Harty finished his rookie year as the leader in punt returns, combined returns, and punt return yards and was selected to the Pro Bowl. He was the first undrafted player in franchise history to make the Pro Bowl roster as a rookie. Harty was also just one of four players in the league to have a punt return touchdown in 2019. He was also named to the PFWA All-Rookie Team.

====2020 season====
Harty was placed on the reserve/COVID-19 list by the Saints on August 14, 2020, and was activated two days later. He scored his first professional receiving touchdown in Week 7 against the Carolina Panthers. On December 19, Harty was placed on injured reserve. He was activated on January 9, 2021.

====2021 season====
On November 26, 2021, Harty was suspended three games after a DUI arrest in July.

====2022 season====
On March 14, 2022, the Saints placed a second-round restricted free agent tender on Harty. He was placed on injured reserve on October 15.

===Buffalo Bills===
On March 16, 2023, Harty signed a two-year contract with the Buffalo Bills. He became one of the team's main kick returners, but also saw some action on offense, catching his first touchdown with the Bills against the New York Giants. In the regular season finale against the Miami Dolphins, Harty returned a punt 96 yards for a touchdown, sparking a fourth-quarter comeback for the Bills as they would go on to win 21–14 and finish atop the AFC East. He was named AFC Special Teams Player of the Week for his performance.

Harty was released on March 6, 2024.

===Baltimore Ravens===
On April 14, 2024, Harty signed with the Baltimore Ravens.

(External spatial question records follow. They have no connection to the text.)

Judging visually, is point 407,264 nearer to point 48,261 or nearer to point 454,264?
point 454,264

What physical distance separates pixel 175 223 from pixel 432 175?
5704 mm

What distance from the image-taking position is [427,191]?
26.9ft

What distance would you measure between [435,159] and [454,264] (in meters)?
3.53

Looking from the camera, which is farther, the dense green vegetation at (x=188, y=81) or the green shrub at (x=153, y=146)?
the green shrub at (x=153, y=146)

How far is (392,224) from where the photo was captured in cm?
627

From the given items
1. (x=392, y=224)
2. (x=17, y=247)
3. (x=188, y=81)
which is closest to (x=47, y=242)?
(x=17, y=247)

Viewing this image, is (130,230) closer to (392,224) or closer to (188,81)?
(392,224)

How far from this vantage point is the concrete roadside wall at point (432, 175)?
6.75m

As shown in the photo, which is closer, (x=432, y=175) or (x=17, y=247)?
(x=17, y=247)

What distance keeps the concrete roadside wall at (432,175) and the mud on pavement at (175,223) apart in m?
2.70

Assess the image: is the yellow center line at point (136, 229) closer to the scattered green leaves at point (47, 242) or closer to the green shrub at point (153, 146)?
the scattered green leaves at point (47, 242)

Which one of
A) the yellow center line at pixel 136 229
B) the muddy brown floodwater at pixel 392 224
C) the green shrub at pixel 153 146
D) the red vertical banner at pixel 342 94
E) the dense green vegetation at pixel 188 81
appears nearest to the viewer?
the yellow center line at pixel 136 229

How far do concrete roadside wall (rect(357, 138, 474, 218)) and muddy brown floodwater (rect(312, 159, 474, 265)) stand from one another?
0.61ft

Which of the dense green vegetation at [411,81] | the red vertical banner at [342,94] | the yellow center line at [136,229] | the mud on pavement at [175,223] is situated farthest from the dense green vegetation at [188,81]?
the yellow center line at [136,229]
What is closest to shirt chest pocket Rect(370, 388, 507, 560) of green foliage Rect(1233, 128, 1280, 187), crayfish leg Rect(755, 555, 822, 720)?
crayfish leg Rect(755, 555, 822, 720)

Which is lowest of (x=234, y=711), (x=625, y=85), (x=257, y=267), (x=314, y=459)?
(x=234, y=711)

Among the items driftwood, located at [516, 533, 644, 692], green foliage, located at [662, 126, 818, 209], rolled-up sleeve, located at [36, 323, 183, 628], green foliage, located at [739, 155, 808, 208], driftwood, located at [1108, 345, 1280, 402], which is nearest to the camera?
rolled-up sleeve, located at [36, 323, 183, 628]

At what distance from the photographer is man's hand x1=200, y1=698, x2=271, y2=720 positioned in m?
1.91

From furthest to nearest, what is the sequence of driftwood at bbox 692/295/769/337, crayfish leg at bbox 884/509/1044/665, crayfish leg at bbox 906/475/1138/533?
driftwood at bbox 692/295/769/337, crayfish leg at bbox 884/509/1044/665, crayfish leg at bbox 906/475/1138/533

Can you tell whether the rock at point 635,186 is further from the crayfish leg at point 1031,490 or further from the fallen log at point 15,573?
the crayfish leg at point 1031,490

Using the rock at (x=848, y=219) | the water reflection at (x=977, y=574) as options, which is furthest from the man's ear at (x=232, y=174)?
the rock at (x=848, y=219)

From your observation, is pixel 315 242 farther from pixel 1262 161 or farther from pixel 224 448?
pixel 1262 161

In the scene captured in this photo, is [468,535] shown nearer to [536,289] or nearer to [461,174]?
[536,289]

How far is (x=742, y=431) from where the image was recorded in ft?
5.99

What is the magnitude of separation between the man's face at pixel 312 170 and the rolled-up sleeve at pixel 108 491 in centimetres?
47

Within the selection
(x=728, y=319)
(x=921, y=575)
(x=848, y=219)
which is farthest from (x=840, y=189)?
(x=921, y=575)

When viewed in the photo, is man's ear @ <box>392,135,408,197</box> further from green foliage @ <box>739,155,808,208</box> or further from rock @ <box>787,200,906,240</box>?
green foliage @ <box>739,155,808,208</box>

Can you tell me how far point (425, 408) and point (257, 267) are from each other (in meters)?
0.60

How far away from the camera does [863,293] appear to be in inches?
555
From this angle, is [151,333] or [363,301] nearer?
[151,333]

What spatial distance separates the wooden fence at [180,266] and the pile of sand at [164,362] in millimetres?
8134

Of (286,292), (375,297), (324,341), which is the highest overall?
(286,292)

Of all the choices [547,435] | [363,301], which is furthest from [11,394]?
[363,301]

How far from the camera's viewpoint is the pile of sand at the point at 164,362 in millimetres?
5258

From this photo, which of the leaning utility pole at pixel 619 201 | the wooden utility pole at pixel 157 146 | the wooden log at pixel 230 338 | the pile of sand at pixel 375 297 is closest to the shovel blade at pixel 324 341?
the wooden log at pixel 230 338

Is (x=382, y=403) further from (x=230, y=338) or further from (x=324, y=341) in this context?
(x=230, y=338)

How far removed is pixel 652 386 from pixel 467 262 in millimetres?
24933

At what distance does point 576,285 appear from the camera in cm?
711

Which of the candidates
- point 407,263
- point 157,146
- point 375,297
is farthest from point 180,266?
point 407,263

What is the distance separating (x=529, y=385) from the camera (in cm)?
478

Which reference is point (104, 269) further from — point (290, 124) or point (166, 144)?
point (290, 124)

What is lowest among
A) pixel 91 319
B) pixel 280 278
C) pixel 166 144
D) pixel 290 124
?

== NFL career statistics ==

Legend
|  | Led the league |
| Bold | Career-high |

=== Regular season ===

Year: Team; Games; Receiving; Rushing; Returning; Fumbles
GP: GS; Rec; Yds; Avg; Lng; TD; Att; Yds; Avg; Lng; TD; Ret; Yds; Avg; Lng; TD; Fum; Lost
2019: NO; 14; 1; 6; 24; 4.0; 13; 0; 4; 31; 7.8; 10; 0; 60; 982; 16.4; 53T; 1; 3; 1
2020: NO; 9; 2; 20; 186; 9.3; 40; 1; 6; 51; 8.5; 23; 0; 33; 643; 19.5; 75; 0; 3; 1
2021: NO; 13; 1; 36; 570; 15.8; 72; 3; 5; 41; 8.2; 22; 0; 50; 889; 17.8; 39; 0; 2; 1
2022: NO; 4; 0; 2; 13; 6.5; 9; 0; -; -; -; -; -; 9; 145; 16.1; 33; 0; 0; 0
2023: BUF; 16; 1; 15; 150; 10.0; 43; 1; 4; 0; 0.0; 4; 0; 27; 330; 12.2; 96T; 1; 2; 2
2024: BAL; 5; 0; 0; 0; 0.0; 0; 0; -; -; -; -; -; 12; 183; 15.3; 31; 0; 0; 0
Career: 61; 5; 79; 943; 11.9; 72; 5; 19; 123; 6.5; 23; 0; 191; 3,172; 16.6; 96T; 2; 10; 5

=== Postseason ===

Year: Team; Games; Receiving; Rushing; Returning; Fumbles
GP: GS; Rec; Yds; Avg; Lng; TD; Att; Yds; Avg; Lng; TD; Ret; Yds; Avg; Lng; TD; Fum; Lost
2019: NO; 1; 1; 1; 50; 50.0; 50; 0; -; -; -; -; -; 8; 177; 22.1; 54; 0; 0; 0
2020: NO; 2; 1; 8; 82; 10.3; 24; 0; 1; -2; -2.0; -2; 0; 5; 83; 16.6; 54; 0; 0; 0
2023: BUF; 2; 0; 2; 37; 18.5; 34; 0; -; -; -; -; -; 1; 27; 27.0; 27; 0; 0; 0
Career: 5; 2; 11; 169; 15.4; 50; 0; 1; -2; -2.0; -2; 0; 14; 287; 20.5; 54; 0; 0; 0

==Legal issues==
On July 16, 2021, Harty was arrested in Towson, Maryland on suspicion of driving under the influence of alcohol. He was cited for negligent driving, reckless driving, failure to obey traffic control device instructions, and exceeding the speed limit after driving erratically and going 77 mph in a 55-mph zone.

== Personal life ==
In December 2021, Harris legally changed his name to Deonte Harty to honor his stepfather.